Danzing Candy is the presumed pacesetter, and I have no problem assigning him that role. He got away from the gate poorly after breaking from the rail in his career debut, a sprint, and has been in front early in his other four starts. He was tapped for early speed in the Santa Anita Derby, but even if Danzing Candy isn’t sent hard, he’s going to leave running to get over from post 20, and his natural speed should at least put up a first quarter not much slower than 23 seconds.
There are nine true closers in the race, leaving eight pressing-stalking types. Destin, Gun Runner, Mohaymen, and Shagaf look like the second flight, and if Mohaymen’s recent aggressive training is any hint, he could be an early mover who quickens the tempo down the backstretch. That said, unless Danzing Candy becomes unnerved and goes crazy, the half-mile split looks more 47ish than sub-46.
But that doesn’t mean all those closers with a chance are out of luck.
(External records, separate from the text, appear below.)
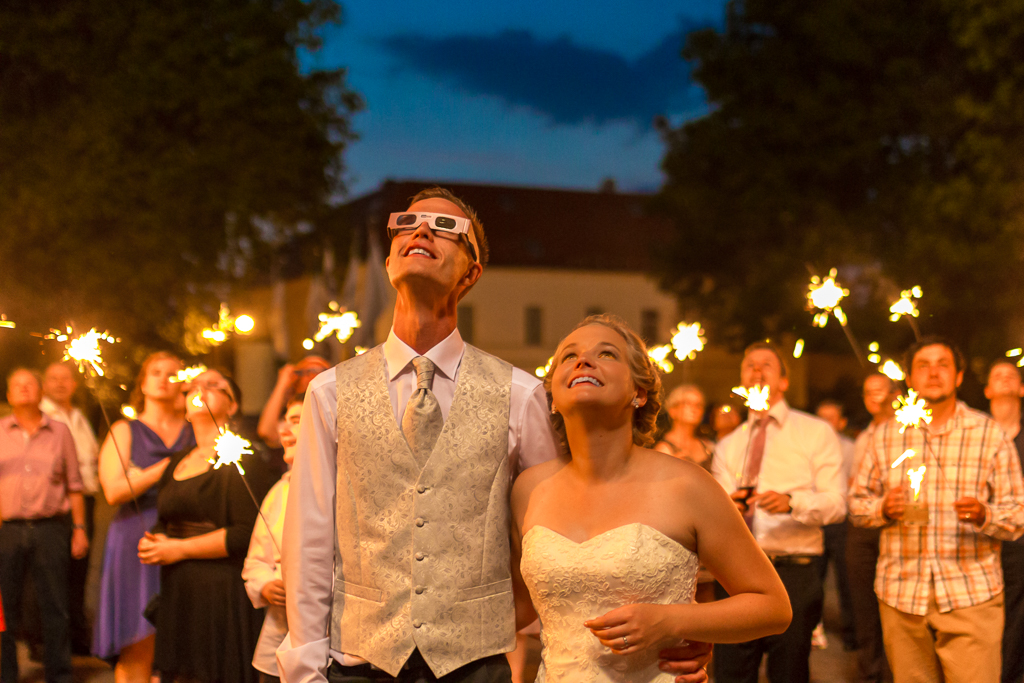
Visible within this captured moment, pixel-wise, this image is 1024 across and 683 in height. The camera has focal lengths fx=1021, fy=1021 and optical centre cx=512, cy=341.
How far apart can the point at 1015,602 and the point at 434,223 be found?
558 cm

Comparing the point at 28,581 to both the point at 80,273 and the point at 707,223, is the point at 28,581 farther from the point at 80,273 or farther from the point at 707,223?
the point at 707,223

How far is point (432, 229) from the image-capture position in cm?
298

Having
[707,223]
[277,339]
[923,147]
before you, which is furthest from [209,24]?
[923,147]

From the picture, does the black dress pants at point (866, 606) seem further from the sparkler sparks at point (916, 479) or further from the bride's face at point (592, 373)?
the bride's face at point (592, 373)

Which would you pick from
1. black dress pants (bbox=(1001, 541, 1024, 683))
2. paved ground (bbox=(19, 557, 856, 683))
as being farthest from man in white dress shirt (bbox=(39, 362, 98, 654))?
black dress pants (bbox=(1001, 541, 1024, 683))

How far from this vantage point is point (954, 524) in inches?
200

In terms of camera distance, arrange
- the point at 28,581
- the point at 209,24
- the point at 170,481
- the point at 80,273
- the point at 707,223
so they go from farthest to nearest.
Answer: the point at 707,223
the point at 209,24
the point at 80,273
the point at 28,581
the point at 170,481

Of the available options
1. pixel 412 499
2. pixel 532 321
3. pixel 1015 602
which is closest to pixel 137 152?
pixel 1015 602

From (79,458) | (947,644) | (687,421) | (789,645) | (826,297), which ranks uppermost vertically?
(826,297)

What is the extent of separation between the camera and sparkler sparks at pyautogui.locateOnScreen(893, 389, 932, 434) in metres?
4.88

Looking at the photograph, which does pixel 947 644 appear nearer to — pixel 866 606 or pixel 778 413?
pixel 778 413

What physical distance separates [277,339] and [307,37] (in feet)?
24.0

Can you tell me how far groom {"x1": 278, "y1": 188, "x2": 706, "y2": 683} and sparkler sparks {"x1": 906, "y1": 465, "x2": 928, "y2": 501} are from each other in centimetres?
239

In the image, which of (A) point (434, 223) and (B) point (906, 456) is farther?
(B) point (906, 456)
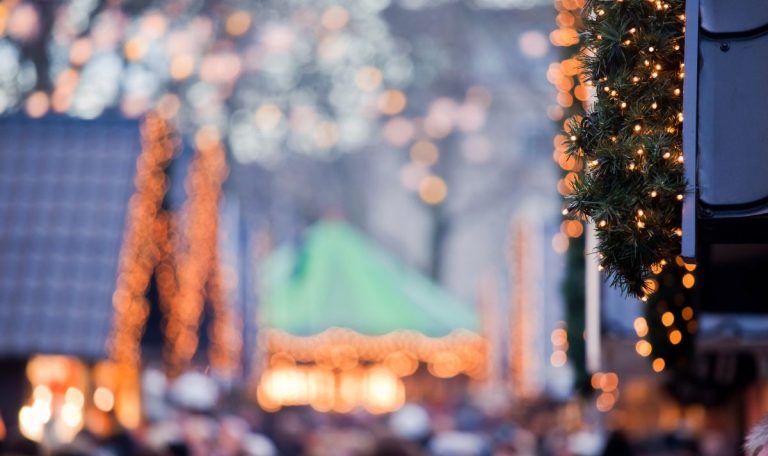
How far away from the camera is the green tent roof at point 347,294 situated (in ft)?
83.2

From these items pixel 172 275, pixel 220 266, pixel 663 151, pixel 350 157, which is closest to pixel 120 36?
pixel 220 266

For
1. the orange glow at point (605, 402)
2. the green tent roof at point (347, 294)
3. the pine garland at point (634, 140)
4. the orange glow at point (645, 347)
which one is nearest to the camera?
the pine garland at point (634, 140)

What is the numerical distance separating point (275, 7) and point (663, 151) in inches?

Discounting last year’s odd parade, between 2000 and 2014 there were 75 top-five Derby placings available, and even in Derbies with a moderate tempo, and having to weave through traffic, deep closers, horses who were 13th or worse in the early stages, filled out 27 of those placings. That’s a far higher rate than is standard for American dirt-route racing and should give heart to the backers of horses like Exaggerator, Creator, Brody’s Cause, and Mo Tom.